Records for this task ->
■ ■ ■ ■

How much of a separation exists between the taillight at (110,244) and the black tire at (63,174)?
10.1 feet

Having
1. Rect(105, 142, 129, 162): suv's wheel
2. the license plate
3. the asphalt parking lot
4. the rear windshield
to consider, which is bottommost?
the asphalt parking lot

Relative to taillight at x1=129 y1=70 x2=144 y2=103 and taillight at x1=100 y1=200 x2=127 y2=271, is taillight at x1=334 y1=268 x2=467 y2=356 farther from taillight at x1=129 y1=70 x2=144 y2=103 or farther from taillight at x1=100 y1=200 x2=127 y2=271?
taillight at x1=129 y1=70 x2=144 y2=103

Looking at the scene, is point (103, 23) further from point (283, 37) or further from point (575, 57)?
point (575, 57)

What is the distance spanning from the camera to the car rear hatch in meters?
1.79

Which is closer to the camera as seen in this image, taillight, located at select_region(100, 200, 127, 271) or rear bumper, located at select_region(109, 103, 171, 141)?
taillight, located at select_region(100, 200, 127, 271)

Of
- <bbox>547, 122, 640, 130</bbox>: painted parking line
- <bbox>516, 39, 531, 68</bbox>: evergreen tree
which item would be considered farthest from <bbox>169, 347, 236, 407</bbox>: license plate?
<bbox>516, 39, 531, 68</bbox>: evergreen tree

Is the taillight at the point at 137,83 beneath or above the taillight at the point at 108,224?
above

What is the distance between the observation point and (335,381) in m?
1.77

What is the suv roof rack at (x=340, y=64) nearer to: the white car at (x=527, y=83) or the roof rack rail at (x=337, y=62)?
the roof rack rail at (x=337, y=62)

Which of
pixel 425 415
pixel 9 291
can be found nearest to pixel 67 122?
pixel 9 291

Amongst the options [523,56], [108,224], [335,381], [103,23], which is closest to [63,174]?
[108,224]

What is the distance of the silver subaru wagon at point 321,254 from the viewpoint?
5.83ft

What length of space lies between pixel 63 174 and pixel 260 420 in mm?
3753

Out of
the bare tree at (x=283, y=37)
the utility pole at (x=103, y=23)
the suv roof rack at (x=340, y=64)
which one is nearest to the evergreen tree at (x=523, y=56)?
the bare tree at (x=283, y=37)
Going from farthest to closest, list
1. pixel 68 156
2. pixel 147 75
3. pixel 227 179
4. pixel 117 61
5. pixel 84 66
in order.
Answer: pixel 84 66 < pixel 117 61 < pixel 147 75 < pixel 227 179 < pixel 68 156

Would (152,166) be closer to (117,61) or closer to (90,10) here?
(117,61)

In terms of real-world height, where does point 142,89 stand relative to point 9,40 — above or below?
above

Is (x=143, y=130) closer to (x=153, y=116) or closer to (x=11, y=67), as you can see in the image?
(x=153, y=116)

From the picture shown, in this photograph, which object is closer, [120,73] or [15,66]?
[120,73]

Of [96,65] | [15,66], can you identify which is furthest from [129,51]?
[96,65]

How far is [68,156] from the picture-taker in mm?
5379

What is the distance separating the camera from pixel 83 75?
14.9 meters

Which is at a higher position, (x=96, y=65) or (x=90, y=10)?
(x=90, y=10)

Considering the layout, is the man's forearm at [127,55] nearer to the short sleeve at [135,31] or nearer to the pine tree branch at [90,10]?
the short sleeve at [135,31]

■ ■ ■ ■

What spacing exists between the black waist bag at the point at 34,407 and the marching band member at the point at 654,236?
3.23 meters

■ ■ ■ ■

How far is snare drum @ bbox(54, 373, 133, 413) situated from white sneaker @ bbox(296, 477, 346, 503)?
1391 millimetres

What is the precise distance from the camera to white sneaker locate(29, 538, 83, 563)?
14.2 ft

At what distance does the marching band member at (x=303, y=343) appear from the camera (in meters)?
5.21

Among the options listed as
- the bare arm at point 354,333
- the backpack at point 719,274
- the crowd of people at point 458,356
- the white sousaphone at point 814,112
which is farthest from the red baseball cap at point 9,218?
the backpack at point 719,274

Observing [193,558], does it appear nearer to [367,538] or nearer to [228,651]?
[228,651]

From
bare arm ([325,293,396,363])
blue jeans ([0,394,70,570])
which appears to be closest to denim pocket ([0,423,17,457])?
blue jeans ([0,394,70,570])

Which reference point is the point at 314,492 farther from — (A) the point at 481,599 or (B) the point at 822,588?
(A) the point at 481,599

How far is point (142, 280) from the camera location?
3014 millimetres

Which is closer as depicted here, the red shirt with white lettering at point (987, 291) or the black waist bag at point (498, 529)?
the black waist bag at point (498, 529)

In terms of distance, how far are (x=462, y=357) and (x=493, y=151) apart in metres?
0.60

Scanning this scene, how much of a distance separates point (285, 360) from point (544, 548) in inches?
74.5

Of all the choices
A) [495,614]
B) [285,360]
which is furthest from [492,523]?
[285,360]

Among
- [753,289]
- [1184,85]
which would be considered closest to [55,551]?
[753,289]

■ ■ ■ ■

Work to do ->
How many lines in the records contain the word "furthest"? Reply with the number only.

Answer for the task ->
2